§ **Task to complete**
Reproduce verbatim the portion of the commentary on Margaery Tyrell that opens with the words "David Sims writing" and closes with "in King's Landing.".

§ **Source extract**
=-=-=
Adam Whitehead of the wertzone feels Margaery's rivalry with Cersei Lannister is a major driving force in A Feast for Crows. Sean T. Collins writing for Rolling Stone feels that author Martin has been vague about Margaery's ambition and political cunning and describes her as a "mute mystery whose motives and level of involvement in the game of thrones are unknown [by A Clash of Kings]". Other writers feel Margaery's political ambition is more obvious. Madeline of Feministing considers Margaery "an ambitious politico as well as being a damn good actress – she plays the part of the tragic, virginal twice-widow so well that almost no one suspects that she is dead set on winning the throne. ... Margaery uses her womanhood to her advantage, knowing that producing an heir will shoot her to power." Similarly, Danica Liu writing for The Duke Chronicle describes Margaery as "subtle and graceful" and like most of the women in A Song of Ice and Fire, deals in the currencies of power.

David Sims writing for The A.V. Club enjoyed the introduction of Margaery's character in the Game of Thrones episode "What Is Dead May Never Die", commenting; "the fun twist to this plot is that Margaery Tyrell is obviously not the blushing maiden she appears to be, but an operator just like everyone else", adding that her introduction is an example of the series "rarely trafficking in cliched characterization." Jenna Busch of Zap2it calls Margaery a "power player" who will "do anything to stay on the throne." In "Valar Dohaeris", Diana Huang of UC Riverside's Highlander News appreciated the development of Margaery's character and called her "self aware and quick-witted" and believes she has the power to wreak havoc in King's Landing.
=-=-=
§ **Information supplied**

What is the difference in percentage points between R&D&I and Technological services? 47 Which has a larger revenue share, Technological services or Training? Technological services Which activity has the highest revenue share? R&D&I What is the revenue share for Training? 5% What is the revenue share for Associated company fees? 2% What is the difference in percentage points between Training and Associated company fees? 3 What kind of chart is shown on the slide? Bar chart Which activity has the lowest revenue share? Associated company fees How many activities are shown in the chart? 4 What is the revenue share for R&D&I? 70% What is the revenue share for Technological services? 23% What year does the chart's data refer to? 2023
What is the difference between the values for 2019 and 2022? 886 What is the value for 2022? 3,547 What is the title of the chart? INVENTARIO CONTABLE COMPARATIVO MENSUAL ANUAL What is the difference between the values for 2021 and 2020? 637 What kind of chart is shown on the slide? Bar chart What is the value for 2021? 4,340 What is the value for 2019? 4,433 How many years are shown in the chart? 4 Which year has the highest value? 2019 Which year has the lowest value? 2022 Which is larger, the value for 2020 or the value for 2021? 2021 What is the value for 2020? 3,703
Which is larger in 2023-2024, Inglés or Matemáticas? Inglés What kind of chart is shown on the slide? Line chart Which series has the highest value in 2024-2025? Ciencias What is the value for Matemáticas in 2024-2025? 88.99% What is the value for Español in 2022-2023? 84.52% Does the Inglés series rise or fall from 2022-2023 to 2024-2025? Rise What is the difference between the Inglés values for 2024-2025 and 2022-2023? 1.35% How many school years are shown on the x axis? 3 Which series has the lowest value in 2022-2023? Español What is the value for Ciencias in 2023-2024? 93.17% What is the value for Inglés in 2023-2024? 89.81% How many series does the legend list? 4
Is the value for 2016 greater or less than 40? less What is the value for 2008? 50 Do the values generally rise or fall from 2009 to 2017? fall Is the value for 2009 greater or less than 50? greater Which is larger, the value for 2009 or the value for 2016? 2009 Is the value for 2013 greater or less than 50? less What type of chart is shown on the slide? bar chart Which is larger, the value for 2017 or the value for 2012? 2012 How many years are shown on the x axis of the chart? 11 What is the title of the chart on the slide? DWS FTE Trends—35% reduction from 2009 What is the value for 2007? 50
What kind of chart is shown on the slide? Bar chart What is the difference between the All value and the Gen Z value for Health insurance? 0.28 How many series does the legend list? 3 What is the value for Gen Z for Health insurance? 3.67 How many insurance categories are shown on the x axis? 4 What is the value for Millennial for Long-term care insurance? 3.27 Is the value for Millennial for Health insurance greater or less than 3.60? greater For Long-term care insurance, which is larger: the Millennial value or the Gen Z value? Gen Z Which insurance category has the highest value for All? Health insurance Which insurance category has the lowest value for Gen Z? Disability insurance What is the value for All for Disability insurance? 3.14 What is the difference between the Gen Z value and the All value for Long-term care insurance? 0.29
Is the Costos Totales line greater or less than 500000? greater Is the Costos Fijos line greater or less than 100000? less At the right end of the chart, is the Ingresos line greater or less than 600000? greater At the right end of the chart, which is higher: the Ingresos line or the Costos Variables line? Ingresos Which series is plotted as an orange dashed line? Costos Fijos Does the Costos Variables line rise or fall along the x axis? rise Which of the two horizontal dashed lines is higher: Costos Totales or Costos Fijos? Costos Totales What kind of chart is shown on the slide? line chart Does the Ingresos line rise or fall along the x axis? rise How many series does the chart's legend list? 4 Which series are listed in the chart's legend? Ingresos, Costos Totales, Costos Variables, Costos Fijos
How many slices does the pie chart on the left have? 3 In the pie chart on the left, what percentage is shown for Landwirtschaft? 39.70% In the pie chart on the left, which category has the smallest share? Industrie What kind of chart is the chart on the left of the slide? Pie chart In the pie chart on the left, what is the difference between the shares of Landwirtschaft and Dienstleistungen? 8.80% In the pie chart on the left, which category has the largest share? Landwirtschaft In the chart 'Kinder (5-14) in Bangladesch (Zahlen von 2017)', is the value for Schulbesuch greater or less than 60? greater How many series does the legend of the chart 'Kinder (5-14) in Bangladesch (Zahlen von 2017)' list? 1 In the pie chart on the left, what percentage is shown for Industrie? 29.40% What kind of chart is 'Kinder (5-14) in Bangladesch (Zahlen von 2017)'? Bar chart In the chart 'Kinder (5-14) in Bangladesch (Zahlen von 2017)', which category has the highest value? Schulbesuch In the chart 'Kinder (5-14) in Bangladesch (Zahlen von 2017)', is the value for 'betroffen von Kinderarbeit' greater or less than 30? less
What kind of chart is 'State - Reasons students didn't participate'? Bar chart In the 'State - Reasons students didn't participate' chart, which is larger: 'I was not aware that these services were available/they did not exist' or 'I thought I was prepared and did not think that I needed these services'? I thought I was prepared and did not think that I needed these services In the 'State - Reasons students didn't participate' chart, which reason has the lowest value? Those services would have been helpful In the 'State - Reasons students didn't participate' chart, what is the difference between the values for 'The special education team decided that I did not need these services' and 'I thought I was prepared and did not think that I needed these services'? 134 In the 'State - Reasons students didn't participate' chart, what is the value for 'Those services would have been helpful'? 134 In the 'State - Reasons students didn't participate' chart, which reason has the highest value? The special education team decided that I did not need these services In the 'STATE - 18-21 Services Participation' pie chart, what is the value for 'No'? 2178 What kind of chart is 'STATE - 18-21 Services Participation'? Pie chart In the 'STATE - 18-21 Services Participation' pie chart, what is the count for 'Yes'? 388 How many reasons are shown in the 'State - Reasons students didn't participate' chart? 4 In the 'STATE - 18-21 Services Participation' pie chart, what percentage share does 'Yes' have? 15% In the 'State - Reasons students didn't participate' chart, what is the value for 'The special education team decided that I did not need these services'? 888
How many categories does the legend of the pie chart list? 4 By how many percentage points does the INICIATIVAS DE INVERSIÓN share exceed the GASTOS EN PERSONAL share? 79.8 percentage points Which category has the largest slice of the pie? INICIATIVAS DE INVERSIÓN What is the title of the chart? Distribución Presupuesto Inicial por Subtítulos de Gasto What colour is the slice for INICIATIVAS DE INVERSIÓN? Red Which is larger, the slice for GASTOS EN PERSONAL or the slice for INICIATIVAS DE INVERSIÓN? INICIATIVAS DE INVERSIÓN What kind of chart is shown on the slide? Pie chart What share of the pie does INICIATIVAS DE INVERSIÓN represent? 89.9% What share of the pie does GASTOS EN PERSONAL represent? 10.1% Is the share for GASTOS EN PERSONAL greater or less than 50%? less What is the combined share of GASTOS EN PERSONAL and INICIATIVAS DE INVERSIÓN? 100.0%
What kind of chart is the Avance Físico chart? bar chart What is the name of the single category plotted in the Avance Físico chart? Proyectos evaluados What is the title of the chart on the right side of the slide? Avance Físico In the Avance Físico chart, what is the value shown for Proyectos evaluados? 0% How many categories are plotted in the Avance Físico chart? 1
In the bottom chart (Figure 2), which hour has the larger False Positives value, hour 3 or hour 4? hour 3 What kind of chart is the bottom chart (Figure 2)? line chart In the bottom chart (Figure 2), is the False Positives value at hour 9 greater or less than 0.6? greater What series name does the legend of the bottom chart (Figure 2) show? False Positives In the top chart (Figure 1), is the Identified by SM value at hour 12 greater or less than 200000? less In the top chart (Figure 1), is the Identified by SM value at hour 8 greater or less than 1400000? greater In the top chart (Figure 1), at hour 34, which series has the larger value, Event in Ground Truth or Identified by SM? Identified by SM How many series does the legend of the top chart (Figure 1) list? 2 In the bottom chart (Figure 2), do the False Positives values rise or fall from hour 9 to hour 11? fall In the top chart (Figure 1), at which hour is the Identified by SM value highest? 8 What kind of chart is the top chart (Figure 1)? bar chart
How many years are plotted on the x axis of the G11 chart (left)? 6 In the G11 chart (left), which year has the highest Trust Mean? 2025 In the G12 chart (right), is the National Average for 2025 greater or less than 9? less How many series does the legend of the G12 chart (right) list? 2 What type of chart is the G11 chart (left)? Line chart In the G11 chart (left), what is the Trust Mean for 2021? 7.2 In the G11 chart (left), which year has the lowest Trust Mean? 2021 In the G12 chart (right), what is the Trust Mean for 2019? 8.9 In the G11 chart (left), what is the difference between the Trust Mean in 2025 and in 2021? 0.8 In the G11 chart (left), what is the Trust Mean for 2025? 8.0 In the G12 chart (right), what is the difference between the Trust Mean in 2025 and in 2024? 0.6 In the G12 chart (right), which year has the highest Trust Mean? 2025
=-=-=
§ **Solution for this exercise**
David Sims writing for The A.V. Club enjoyed the introduction of Margaery's character in the Game of Thrones episode "What Is Dead May Never Die", commenting; "the fun twist to this plot is that Margaery Tyrell is obviously not the blushing maiden she appears to be, but an operator just like everyone else", adding that her introduction is an example of the series "rarely trafficking in cliched characterization." Jenna Busch of Zap2it calls Margaery a "power player" who will "do anything to stay on the throne." In "Valar Dohaeris", Diana Huang of UC Riverside's Highlander News appreciated the development of Margaery's character and called her "self aware and quick-witted" and believes she has the power to wreak havoc in King's Landing.